#### Task directions:
Rewrite the data below, changing every "farther" to "further" and leaving everything else as it is.

[Rows from a spatial reasoning dataset]

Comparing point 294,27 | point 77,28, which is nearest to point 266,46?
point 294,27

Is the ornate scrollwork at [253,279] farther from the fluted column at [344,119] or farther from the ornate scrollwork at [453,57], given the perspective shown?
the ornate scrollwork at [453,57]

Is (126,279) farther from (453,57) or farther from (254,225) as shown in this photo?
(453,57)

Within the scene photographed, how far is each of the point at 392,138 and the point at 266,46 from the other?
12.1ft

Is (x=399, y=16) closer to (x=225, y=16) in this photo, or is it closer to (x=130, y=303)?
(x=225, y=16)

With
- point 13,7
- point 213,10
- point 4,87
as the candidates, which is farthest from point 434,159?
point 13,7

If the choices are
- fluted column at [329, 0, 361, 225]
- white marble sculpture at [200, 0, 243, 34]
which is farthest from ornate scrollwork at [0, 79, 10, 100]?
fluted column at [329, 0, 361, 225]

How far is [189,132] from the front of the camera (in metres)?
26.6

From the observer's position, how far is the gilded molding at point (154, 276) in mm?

#### Output for this exercise:
Comparing point 294,27 | point 77,28, which is nearest to point 266,46?
point 294,27

Is the ornate scrollwork at [253,279] further from the fluted column at [344,119] or further from the ornate scrollwork at [453,57], given the perspective shown?
the ornate scrollwork at [453,57]

Is (126,279) further from (453,57) or further from (254,225) as shown in this photo?
(453,57)

Within the scene photographed, how far is each of the point at 392,138 and the point at 266,46 from the other?
12.1ft

Is (x=399, y=16) closer to (x=225, y=16) in this photo, or is it closer to (x=130, y=303)?
(x=225, y=16)

With
- point 13,7
- point 213,10
- point 4,87
as the candidates, which is farthest from point 434,159?
point 13,7

If the choices are
- fluted column at [329, 0, 361, 225]
- white marble sculpture at [200, 0, 243, 34]
which is farthest from ornate scrollwork at [0, 79, 10, 100]?
fluted column at [329, 0, 361, 225]

How far is [189,132] from the front of the camera (in metres)?
26.6

From the observer's position, how far is the gilded molding at point (154, 276) in mm?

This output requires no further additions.